**Segmentation data**

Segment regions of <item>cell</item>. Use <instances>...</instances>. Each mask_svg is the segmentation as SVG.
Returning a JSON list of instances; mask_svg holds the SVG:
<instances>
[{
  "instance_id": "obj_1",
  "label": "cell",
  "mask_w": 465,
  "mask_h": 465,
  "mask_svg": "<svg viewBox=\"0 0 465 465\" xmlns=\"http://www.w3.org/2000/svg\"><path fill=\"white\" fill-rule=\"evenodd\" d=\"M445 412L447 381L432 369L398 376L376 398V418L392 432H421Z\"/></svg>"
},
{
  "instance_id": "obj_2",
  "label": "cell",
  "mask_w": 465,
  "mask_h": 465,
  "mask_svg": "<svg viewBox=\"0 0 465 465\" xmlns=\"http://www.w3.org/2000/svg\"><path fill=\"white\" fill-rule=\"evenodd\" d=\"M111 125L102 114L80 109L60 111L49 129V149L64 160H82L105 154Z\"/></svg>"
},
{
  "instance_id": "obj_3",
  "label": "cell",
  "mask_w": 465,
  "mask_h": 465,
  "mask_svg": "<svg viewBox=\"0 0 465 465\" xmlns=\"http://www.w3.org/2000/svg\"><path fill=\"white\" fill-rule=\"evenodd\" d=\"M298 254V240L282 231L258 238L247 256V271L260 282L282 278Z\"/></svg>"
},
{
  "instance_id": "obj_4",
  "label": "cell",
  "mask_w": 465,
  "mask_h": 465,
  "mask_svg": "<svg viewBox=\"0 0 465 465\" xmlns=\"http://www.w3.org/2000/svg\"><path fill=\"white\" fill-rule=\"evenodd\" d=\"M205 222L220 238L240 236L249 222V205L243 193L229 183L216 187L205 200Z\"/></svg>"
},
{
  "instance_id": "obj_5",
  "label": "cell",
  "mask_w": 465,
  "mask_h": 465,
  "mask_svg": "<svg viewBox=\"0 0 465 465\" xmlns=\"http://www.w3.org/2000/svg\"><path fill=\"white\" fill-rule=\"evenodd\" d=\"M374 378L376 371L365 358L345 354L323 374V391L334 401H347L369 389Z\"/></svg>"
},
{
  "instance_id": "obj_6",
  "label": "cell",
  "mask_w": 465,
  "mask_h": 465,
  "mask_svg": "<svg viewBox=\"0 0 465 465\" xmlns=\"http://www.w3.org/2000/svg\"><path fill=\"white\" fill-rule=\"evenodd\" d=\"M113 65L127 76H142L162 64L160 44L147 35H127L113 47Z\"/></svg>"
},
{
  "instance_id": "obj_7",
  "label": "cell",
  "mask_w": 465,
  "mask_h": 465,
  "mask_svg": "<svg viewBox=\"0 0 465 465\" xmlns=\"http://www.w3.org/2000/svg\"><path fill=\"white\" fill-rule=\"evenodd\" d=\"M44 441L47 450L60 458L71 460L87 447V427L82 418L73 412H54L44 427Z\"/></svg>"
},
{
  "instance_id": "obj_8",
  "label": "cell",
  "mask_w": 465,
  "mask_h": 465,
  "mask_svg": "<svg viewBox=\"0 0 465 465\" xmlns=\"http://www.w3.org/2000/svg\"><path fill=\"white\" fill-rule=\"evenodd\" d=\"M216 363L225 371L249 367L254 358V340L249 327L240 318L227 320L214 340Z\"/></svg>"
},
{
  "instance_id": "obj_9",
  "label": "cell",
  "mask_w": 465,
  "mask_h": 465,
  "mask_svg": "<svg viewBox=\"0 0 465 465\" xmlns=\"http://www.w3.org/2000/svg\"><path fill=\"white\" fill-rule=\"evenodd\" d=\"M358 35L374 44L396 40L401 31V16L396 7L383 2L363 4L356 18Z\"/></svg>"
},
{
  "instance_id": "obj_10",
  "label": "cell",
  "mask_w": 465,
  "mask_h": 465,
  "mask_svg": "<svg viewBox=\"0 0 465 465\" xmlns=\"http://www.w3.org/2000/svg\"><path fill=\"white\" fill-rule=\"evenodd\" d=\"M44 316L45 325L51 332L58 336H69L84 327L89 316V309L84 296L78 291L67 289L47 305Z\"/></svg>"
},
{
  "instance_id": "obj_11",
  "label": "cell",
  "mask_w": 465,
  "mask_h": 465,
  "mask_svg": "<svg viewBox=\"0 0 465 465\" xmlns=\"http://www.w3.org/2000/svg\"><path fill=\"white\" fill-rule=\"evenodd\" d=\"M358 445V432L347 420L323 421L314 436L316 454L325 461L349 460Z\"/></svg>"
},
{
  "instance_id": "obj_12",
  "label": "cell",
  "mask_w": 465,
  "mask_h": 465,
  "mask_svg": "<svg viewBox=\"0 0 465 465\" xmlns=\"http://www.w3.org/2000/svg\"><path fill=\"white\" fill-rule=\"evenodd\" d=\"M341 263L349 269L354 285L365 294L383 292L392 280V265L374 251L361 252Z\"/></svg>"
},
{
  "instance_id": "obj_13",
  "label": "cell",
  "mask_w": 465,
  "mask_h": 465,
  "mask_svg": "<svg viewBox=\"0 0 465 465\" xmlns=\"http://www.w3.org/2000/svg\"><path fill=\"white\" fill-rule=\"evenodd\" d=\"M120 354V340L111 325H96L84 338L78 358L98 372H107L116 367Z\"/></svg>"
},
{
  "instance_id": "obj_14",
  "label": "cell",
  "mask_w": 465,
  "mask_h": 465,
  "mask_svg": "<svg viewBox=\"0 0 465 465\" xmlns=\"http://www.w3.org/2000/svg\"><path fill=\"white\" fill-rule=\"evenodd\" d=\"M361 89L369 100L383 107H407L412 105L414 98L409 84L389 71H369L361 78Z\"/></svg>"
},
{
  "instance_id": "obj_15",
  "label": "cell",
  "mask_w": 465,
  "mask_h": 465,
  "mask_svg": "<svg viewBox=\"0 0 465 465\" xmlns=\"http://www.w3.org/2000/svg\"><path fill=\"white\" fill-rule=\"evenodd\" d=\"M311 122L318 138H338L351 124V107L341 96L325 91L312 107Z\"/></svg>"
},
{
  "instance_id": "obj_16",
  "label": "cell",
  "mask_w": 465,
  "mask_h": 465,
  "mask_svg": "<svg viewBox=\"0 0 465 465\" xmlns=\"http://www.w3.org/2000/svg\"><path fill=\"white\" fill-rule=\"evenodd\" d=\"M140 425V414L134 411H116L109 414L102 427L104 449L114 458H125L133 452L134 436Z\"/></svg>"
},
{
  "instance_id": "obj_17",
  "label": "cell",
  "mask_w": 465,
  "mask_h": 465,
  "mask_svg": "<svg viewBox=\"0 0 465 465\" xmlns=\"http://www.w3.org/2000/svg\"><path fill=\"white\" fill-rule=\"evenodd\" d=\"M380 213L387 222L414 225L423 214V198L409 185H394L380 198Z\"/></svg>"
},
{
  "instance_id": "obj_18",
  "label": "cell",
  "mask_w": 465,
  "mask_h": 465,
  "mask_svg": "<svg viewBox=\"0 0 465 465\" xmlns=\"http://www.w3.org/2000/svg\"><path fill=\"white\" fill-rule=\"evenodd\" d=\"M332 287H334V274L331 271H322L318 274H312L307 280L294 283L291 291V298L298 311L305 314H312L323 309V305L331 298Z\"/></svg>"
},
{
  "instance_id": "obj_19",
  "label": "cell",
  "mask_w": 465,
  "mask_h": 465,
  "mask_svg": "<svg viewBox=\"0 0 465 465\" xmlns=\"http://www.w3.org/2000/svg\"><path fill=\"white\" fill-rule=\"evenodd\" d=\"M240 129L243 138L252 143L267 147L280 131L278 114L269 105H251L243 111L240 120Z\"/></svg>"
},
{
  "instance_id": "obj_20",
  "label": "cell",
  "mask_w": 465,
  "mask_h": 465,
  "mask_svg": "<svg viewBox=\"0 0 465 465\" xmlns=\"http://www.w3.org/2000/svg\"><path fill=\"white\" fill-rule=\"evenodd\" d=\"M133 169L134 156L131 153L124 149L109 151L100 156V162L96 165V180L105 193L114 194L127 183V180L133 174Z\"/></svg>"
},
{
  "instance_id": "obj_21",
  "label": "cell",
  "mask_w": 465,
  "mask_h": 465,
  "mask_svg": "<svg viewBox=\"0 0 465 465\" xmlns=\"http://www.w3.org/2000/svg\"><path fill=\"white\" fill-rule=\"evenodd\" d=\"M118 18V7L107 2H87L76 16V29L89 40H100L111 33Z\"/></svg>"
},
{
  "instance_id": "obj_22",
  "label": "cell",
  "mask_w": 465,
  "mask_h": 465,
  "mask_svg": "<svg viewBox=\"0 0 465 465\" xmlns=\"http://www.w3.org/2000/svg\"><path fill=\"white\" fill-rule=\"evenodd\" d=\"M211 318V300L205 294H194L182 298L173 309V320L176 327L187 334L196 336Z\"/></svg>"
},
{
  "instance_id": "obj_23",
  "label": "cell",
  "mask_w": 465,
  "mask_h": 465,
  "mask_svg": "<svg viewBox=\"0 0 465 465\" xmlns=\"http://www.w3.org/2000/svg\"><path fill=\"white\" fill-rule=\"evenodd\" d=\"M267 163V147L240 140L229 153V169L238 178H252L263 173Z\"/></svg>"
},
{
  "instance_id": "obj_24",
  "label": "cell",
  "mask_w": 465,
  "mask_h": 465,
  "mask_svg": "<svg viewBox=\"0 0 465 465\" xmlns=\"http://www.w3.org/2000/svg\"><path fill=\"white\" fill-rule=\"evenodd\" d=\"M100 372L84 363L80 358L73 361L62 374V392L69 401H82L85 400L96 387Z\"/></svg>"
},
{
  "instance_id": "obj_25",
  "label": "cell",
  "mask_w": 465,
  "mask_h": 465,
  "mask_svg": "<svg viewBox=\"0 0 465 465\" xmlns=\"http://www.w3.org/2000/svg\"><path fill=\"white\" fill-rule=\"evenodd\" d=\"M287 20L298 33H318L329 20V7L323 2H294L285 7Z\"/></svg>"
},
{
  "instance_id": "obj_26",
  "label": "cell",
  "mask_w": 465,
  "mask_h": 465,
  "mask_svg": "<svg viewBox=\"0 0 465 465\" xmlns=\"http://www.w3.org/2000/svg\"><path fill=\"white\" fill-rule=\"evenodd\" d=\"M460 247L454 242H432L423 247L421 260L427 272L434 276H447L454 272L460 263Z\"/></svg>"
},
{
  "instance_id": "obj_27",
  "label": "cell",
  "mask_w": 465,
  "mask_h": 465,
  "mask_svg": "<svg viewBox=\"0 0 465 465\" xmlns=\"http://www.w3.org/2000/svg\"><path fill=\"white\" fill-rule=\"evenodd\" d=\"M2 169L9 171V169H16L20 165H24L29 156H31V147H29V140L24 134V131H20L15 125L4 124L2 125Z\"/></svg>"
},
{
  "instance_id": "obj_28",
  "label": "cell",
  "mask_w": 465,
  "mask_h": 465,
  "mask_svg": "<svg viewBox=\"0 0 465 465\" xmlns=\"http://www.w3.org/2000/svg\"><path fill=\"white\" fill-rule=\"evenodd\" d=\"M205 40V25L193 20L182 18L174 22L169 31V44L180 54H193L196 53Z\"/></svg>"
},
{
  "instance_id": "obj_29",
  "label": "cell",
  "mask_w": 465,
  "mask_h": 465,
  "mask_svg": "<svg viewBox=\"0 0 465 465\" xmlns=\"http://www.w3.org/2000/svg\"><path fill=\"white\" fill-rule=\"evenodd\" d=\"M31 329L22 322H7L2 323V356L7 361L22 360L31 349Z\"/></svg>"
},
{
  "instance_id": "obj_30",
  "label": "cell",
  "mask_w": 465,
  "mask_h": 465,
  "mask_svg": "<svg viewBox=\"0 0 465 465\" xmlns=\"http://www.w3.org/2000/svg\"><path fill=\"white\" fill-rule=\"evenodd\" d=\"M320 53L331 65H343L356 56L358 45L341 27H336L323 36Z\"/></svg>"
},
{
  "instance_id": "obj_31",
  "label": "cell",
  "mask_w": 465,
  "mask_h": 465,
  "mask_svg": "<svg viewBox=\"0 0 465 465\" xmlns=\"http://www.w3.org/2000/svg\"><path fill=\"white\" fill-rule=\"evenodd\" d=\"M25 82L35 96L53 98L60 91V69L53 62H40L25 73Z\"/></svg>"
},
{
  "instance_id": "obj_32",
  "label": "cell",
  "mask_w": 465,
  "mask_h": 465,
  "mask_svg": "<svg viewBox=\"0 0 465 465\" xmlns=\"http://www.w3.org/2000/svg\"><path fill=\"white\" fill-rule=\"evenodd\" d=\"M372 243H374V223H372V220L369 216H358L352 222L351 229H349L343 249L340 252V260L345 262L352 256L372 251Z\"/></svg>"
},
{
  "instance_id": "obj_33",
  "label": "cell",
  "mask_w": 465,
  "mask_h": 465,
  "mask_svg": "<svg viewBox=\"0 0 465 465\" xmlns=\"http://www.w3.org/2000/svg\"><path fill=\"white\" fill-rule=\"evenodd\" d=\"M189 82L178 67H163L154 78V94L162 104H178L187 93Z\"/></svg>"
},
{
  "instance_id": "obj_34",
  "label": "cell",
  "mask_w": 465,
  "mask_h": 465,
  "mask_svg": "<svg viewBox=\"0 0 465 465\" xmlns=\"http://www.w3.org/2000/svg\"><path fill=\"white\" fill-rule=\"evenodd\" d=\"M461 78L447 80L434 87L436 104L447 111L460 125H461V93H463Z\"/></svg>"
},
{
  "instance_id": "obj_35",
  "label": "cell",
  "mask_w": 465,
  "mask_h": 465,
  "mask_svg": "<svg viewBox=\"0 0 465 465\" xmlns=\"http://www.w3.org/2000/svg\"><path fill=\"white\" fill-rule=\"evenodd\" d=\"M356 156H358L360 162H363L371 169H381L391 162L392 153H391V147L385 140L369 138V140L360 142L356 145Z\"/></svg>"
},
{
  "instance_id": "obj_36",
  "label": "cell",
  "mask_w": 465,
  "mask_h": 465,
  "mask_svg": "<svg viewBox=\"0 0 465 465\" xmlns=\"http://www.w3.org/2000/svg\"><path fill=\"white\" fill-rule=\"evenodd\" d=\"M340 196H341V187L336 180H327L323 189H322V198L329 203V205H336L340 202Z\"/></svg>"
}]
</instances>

**WHAT TO PRODUCE**
List every line from the entries above that contains the string "instances".

**EXERCISE ANSWER**
Segment regions of <item>cell</item>. Use <instances>...</instances>. Each mask_svg is the segmentation as SVG.
Returning a JSON list of instances; mask_svg holds the SVG:
<instances>
</instances>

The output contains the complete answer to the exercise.